App Store: EU will Praktiken von Apple untersuchen

Recht, Politik & EU Laut einem Bericht der 'New York Post' will sich die europäische Kommission an einer Untersuchung der US-Wettbewerbsbehörde FTC beteiligen, bei der es um die Geschäftspraktiken von Apple im Rahmen des App Stores geht. Durch die Beteiligung der EU könnte sich der Abschluss der Untersuchung um weitere vier bis sechs Monate hinauszögern, will die Zeitung von ihren Quellen erfahren haben. Es geht vor allem um das Developer Agreement, dass die Entwickler für Apples App Store akzeptieren müssen, um Software für das iPhone und iPad anbieten zu können. Offiziell hat die FTC bislang nicht bestätigt, dass sich die Untersuchung wirklich damit beschäftigt.

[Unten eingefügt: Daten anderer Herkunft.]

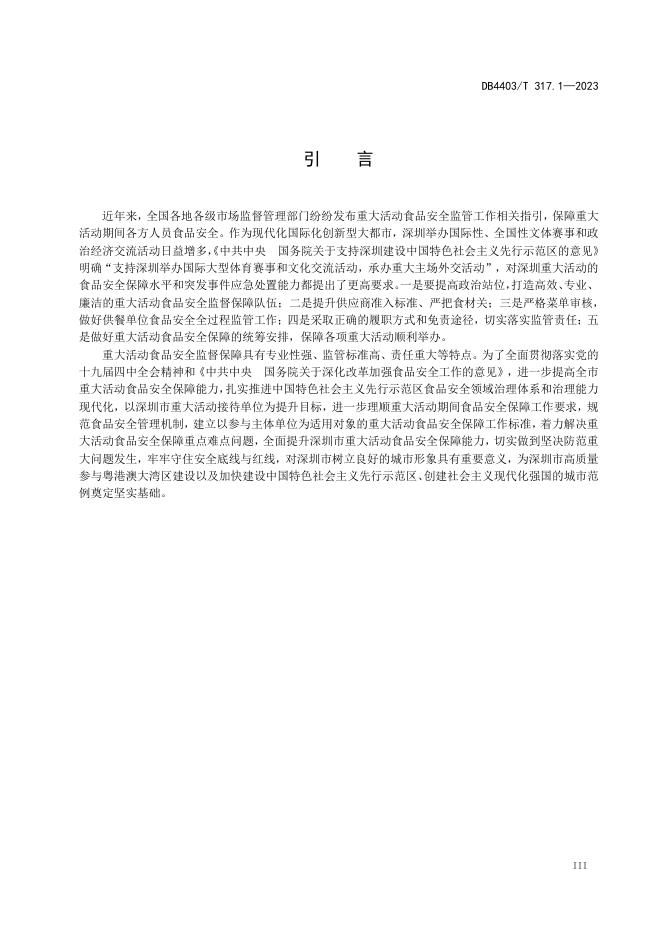 DB4403/T 317.1—2023

引　言

近年来，全国各地各级市场监督管理部门纷纷发布重大活动食品安全监管工作相关指引，保障重大活动期间各方人员食品安全。作为现代化国际化创新型大都市，深圳举办国际性、全国性文体赛事和政治经济交流活动日益增多，《中共中央　国务院关于支持深圳建设中国特色社会主义先行示范区的意见》明确“支持深圳举办国际大型体育赛事和文化交流活动，承办重大主场外交活动”，对深圳重大活动的食品安全保障水平和突发事件应急处置能力都提出了更高要求。一是要提高政治站位，打造高效、专业、廉洁的重大活动食品安全监督保障队伍；二是提升供应商准入标准、严把食材关；三是严格菜单审核，做好供餐单位食品安全全过程监管工作；四是采取正确的履职方式和免责途径，切实落实监管责任；五是做好重大活动食品安全保障的统筹安排，保障各项重大活动顺利举办。

重大活动食品安全监督保障具有专业性强、监管标准高、责任重大等特点。为了全面贯彻落实党的十九届四中全会精神和《中共中央　国务院关于深化改革加强食品安全工作的意见》，进一步提高全市重大活动食品安全保障能力，扎实推进中国特色社会主义先行示范区食品安全领域治理体系和治理能力现代化，以深圳市重大活动接待单位为提升目标，进一步理顺重大活动期间食品安全保障工作要求，规范食品安全管理机制，建立以参与主体单位为适用对象的重大活动食品安全保障工作标准，着力解决重大活动食品安全保障重点难点问题，全面提升深圳市重大活动食品安全保障能力，切实做到坚决防范重大问题发生，牢牢守住安全底线与红线，对深圳市树立良好的城市形象具有重要意义，为深圳市高质量参与粤港澳大湾区建设以及加快建设中国特色社会主义先行示范区、创建社会主义现代化强国的城市范例奠定坚实基础。

III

Darin schließt Apple seit geraumer Zeit die Werkzeuge von Drittanbietern aus. Beispielsweise hatte Adobe eine Software entwickelt, mit der sich Flash-Anwendungen auf das iPhone portieren lassen. Das Anbieten dieser portierten Software würde gegen die Regeln im Developer Agreement verstoßen.

Die Beteiligung der EU lässt Adobe und andere Unternehmen wieder hoffen, dass sie sich vielleicht doch noch an der erfolgreichen Plattform von Apple beteiligen können. Aus der Sicht der Amerikaner geht die EU sehr hart gegen Wettbewerbsverstöße vor. So sorgte sie dafür, dass Microsoft unter Windows alternative Browser anbieten muss und das Windows auch ohne integrierten Media Player verkauft werden muss.